Assess and Prioritize Use Cases
Once a leader, policy, and training are in place, consider assessing and prioritizing AI use cases. Here are six common AI use cases we’ve seen insurers investigate and implement:
Insurers can leverage AI-based chatbots and virtual assistants to deliver engaging member self-service solutions. Implementing AI-powered chatbots on their websites or mobile apps helps insurers offer personalized and real-time assistance to members. Chatbots can answer common queries, provide information about coverage, claims, or policy details, and guide members through self-service processes, such as updating personal information or submitting claims digitally. Chatbots and virtual assistants that understand natural language can improve the overall member experience.
If you employ experienced, productive employees you may not gain much from leveraging AI’s code-generation tools.
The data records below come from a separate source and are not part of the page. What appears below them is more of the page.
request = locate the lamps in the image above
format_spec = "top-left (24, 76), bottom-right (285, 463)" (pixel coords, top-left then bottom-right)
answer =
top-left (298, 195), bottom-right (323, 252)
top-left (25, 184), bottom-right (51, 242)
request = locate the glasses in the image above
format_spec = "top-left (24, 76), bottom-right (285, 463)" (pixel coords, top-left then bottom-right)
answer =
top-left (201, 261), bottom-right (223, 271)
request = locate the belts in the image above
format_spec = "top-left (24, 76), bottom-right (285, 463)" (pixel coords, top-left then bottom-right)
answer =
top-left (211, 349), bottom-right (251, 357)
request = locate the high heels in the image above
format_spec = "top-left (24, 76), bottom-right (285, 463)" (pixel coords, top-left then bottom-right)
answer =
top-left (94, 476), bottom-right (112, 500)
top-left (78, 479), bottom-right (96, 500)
But if you have young, inexperienced staff, you may be able to increase throughput by leveraging AI’s code development features.
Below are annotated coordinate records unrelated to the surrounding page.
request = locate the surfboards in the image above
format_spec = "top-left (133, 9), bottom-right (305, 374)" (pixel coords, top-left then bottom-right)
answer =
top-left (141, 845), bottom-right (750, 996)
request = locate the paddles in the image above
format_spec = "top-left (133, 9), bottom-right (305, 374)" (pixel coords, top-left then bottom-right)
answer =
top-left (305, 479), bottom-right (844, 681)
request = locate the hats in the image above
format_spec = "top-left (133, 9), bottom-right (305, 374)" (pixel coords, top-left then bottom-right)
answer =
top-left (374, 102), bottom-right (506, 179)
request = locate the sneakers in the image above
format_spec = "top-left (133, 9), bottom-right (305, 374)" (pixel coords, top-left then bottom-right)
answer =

Keep in mind that code generation may require submitting proprietary information to an AI code generation service. That is a significant risk, one that many organizations have decided outweighs the potential benefits of AI code-generation tools.
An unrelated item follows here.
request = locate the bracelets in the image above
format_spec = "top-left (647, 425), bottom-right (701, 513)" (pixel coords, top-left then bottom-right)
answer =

Draft Member and Provider Communications
I’m likely biased, but I think ChatGPT drafts average, not great content. That said, it can help brainstorm ideas and draft communications. For insurers, AI can help create member and provider communications. I wouldn’t rely on AI for a final draft, but it certainly can help craft drafts that humans then review and improve, saving time.
Refine Messages for Tone
Maybe you don’t trust AI to craft messages. But you might consider using it to adjust the tone or correct grammatical errors. You can use it to suggest improvements to existing content or one-on-one member communications, serving as an editor for your member services team. Sanding off the rough edges is a great use case for AI.
You likely need to translate content into multiple languages. AI makes it easy to translate text into another language. You’ll want a native speaker to review and refine that content, but AI can significantly speed up your language translations by creating a first draft.
Many experts have predicted that AI may significantly impact the legal industry. But early returns show that AI may not be perfect, with reports of one law firm facing a $5,000 fine after they used ChatGPT to research court filings and it cited six fake cases.
AI may not be ready for primetime legal research just yet. But for the heavily regulated insurance industry, ChatGPT can summarize the key points of pending legislation or regulation. For quick regulatory interpretations, AI can be helpful.